In the wake of the Supreme Court's ruling on healthcare, Republican congressional leaders say voters will now have the final say on the president's controversial law.
On Sunday's talk shows, GOP leaders said the focus now is on November.
"It will be a big issue in the fall," Senate minority leader Mitch McConnell, R-Ky., said. "The chief justice basically said this is up to the American people to decide. We've got one last chance here to defeat Obamacare. We can do that in the November election."
"I'm very disappointed," Rep. Paul Ryan, R-Wis., said. "But we're not deterred. We think we can still repeal this law if we win this election."
Republicans like Ryan are also calling attention to the court's analysis of the law as a tax.
"Look at the hypocrisy," Ryan said on ABC's "This Week" Sunday. "The president, on your show, said this is not a tax. Then he sent the solicitor general to the Supreme Court to argue that it is a tax in order to get this past the Supreme Court."

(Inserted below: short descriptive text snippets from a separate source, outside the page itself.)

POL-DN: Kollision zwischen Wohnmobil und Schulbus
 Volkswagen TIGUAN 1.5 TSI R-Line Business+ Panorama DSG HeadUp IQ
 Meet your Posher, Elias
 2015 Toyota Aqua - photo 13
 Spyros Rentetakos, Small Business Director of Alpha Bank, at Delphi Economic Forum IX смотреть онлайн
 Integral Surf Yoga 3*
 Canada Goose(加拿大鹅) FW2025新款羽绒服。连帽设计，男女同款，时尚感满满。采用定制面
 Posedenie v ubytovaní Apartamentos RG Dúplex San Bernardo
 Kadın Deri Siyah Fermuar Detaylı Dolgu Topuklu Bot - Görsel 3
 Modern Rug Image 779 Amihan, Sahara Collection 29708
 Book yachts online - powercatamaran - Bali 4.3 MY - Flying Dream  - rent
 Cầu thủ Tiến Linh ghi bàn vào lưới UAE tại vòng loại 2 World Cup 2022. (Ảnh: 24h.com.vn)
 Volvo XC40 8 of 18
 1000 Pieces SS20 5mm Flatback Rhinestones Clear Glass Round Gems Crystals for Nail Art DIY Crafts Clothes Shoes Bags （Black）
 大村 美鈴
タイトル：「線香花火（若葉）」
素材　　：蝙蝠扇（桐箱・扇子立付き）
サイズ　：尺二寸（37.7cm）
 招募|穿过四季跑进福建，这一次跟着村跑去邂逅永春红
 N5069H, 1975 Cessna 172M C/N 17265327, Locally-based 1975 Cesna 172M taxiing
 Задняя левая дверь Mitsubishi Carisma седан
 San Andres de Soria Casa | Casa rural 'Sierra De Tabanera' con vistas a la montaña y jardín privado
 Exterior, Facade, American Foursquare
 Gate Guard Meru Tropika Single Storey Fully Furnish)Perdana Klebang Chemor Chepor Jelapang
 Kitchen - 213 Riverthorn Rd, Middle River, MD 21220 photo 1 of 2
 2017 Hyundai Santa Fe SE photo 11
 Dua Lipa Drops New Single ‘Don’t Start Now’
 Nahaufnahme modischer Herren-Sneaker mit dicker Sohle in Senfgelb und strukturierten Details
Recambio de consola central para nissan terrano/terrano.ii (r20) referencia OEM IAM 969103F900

"The broken promises and the hypocrisy are becoming breathtaking from the President who says one thing to get this past Congress and then another thing to get it past the Supreme Court," he added.
But Democrats argue that the tax penalty would only affect one percent of Americans--those who can afford health insurance but refuse to buy it.
"Those who want to be free riders have to pay. They either have to take responsibility and buy insurance, and there are many ways for them to do it, or they get a penalty," House Minority Leader Nancy Pelosi said. "And the penalty, yes, it is charged under the tax code."
Public opposition to the health care law remains high. Forty-seven percent of those responding in a recent Associated Press-GfK poll say they oppose it while 33 percent say they support it.
Parts of the law are still in court. In Kansas over the week-end. several thousand Catholics gathered to protest the part that requires employers to cover birth control.
Meanwhile, House Republicans are gearing up a vote to repeal the law on July 9. Pelosi said Democrats are ready.
"Everybody will have lower rates, better quality care and better access. So if that's what they want to repeal, we're happy to have that debate," she said on NBC's "Meet the Press."
As both sides prepare for November, the attempts to frame the issues are already playing out.
"I think this election will be about the economy. The American people are focused on the economy," White House Chief of Staff Jack Lew said on "This Week." "They're asking the questions, 'What are we doing to get it going?'"
Ryan and many Republicans now have a different focus.
"This is a choice of two futures," Ryan said Sunday. "Do you want a government-centered society and a government-driven economy and government rationed health care? Or do you want the American opportunity society with a safety net, a free economy, economic freedom, personal liberty? That's what we want."